Source document >>
■ ■ ■ ■ ■

Since then, he finished T53 at the no-cut event at Pebble Beach and missed the cut in Arizona.
“I know I'm moving in the right direction,” Homa said of his game as he arrives back in San Diego. “I've had some really bad weeks.”
Homa went on to say that when he was at Torrey, he played horrendously, then played awful at Pebble, and last week was finally a massive breakthrough.
“On Monday, Tuesday, felt like I've been looking for this kind of missing link and I got it,” Homa said.”
After a T3 at last year's Masters and then a month later a T8 at the Wells Fargo Championship, Homa’s game went sideways, and then his results after Charlotte is a crooked line that he acknowledges.
“I've been incredibly frustrated since April, but I also see- I find pride in waking up after a hard day and having the energy to go get better,” Homa said. “So I do think at the end of all my days, and I would assume most people would think this way about themselves whatever walk of life you're in, whatever job you have, if I never have another good result again that would be a massive bummer, but I could rest easy, maybe in some years I could rest easy knowing I'm doing absolutely everything I possibly can to do that.”

■ ■ ■ ■ ■

Material >>
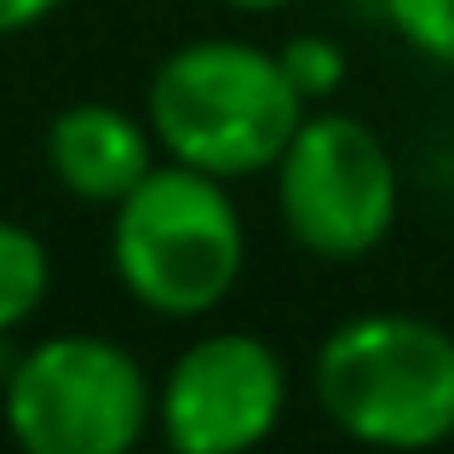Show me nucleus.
Segmentation results:
<instances>
[{
	"instance_id": "obj_1",
	"label": "nucleus",
	"mask_w": 454,
	"mask_h": 454,
	"mask_svg": "<svg viewBox=\"0 0 454 454\" xmlns=\"http://www.w3.org/2000/svg\"><path fill=\"white\" fill-rule=\"evenodd\" d=\"M145 121L173 161L231 184V178L277 173L288 138L305 121V98L277 52L207 35L155 64Z\"/></svg>"
},
{
	"instance_id": "obj_2",
	"label": "nucleus",
	"mask_w": 454,
	"mask_h": 454,
	"mask_svg": "<svg viewBox=\"0 0 454 454\" xmlns=\"http://www.w3.org/2000/svg\"><path fill=\"white\" fill-rule=\"evenodd\" d=\"M317 409L351 443L432 449L454 437V333L414 310L345 317L310 363Z\"/></svg>"
},
{
	"instance_id": "obj_3",
	"label": "nucleus",
	"mask_w": 454,
	"mask_h": 454,
	"mask_svg": "<svg viewBox=\"0 0 454 454\" xmlns=\"http://www.w3.org/2000/svg\"><path fill=\"white\" fill-rule=\"evenodd\" d=\"M110 259L133 305L150 317L190 322L207 317L236 294L247 259V231L224 178L201 167L167 161L150 167L121 201L110 224Z\"/></svg>"
},
{
	"instance_id": "obj_4",
	"label": "nucleus",
	"mask_w": 454,
	"mask_h": 454,
	"mask_svg": "<svg viewBox=\"0 0 454 454\" xmlns=\"http://www.w3.org/2000/svg\"><path fill=\"white\" fill-rule=\"evenodd\" d=\"M0 414L29 454H127L155 420V386L127 345L52 333L12 363Z\"/></svg>"
},
{
	"instance_id": "obj_5",
	"label": "nucleus",
	"mask_w": 454,
	"mask_h": 454,
	"mask_svg": "<svg viewBox=\"0 0 454 454\" xmlns=\"http://www.w3.org/2000/svg\"><path fill=\"white\" fill-rule=\"evenodd\" d=\"M277 207L305 254L363 259L397 224V161L368 121L305 110L277 161Z\"/></svg>"
},
{
	"instance_id": "obj_6",
	"label": "nucleus",
	"mask_w": 454,
	"mask_h": 454,
	"mask_svg": "<svg viewBox=\"0 0 454 454\" xmlns=\"http://www.w3.org/2000/svg\"><path fill=\"white\" fill-rule=\"evenodd\" d=\"M288 368L259 333H201L155 391V426L178 454H242L277 432Z\"/></svg>"
},
{
	"instance_id": "obj_7",
	"label": "nucleus",
	"mask_w": 454,
	"mask_h": 454,
	"mask_svg": "<svg viewBox=\"0 0 454 454\" xmlns=\"http://www.w3.org/2000/svg\"><path fill=\"white\" fill-rule=\"evenodd\" d=\"M46 161H52V178L75 201L115 207L155 167V133H150V121L127 115L121 104L87 98V104H69V110L52 115Z\"/></svg>"
},
{
	"instance_id": "obj_8",
	"label": "nucleus",
	"mask_w": 454,
	"mask_h": 454,
	"mask_svg": "<svg viewBox=\"0 0 454 454\" xmlns=\"http://www.w3.org/2000/svg\"><path fill=\"white\" fill-rule=\"evenodd\" d=\"M46 294H52V254L46 242L18 219H0V340L41 317Z\"/></svg>"
},
{
	"instance_id": "obj_9",
	"label": "nucleus",
	"mask_w": 454,
	"mask_h": 454,
	"mask_svg": "<svg viewBox=\"0 0 454 454\" xmlns=\"http://www.w3.org/2000/svg\"><path fill=\"white\" fill-rule=\"evenodd\" d=\"M386 18L420 58L454 69V0H386Z\"/></svg>"
},
{
	"instance_id": "obj_10",
	"label": "nucleus",
	"mask_w": 454,
	"mask_h": 454,
	"mask_svg": "<svg viewBox=\"0 0 454 454\" xmlns=\"http://www.w3.org/2000/svg\"><path fill=\"white\" fill-rule=\"evenodd\" d=\"M277 58H282V69H288V81L300 87L305 104L333 98L345 87V52L333 41H322V35H294Z\"/></svg>"
},
{
	"instance_id": "obj_11",
	"label": "nucleus",
	"mask_w": 454,
	"mask_h": 454,
	"mask_svg": "<svg viewBox=\"0 0 454 454\" xmlns=\"http://www.w3.org/2000/svg\"><path fill=\"white\" fill-rule=\"evenodd\" d=\"M58 6H64V0H0V41H6V35L35 29V23L52 18Z\"/></svg>"
},
{
	"instance_id": "obj_12",
	"label": "nucleus",
	"mask_w": 454,
	"mask_h": 454,
	"mask_svg": "<svg viewBox=\"0 0 454 454\" xmlns=\"http://www.w3.org/2000/svg\"><path fill=\"white\" fill-rule=\"evenodd\" d=\"M219 6H236V12H282L294 0H219Z\"/></svg>"
}]
</instances>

■ ■ ■ ■ ■

Exercise requirements >>
• A. According to the article on Homa, where did he finish at last year's Masters?
• B. List every finishing position in the article on Homa that is written as a T followed by a number.
• C. Write a continuation of the article on Homa that picks up after its final sentence.
The listing is separate material and is unconnected to the article on Homa.

Expected responses >>
• A. T3

• B. T53, T3, T8

• C.
Signing with Cobra, Homa bristles when it is suggested that the equipment change he made at the beginning of the year had anything to do with his poor performance.
Calling the change 0-10 of why his game has struggled, Homa has the utmost confidence in his equipment.
“I think something that really bothers me about how poorly I played is that I'm not giving or showing how great the Cobra stuff is, to be quite honest,” Homa said. “It's my own fault I've played poorly, but there's been no golf club issue, there's been no swing where I make a good one and I think to myself, I wonder if that would have flown better with a different golf club.”
Homa is committed to trusting the process and while other may think his game is getting worse, he knows he’s getting better, no matter what the results say.
“I think I know what I'm doing is right,” Homa said. “It's very difficult to continue to see bad, but last week I actually hit the ball incredible, and I missed the cut by five. Golf does not like me at the moment, I've noticed that.”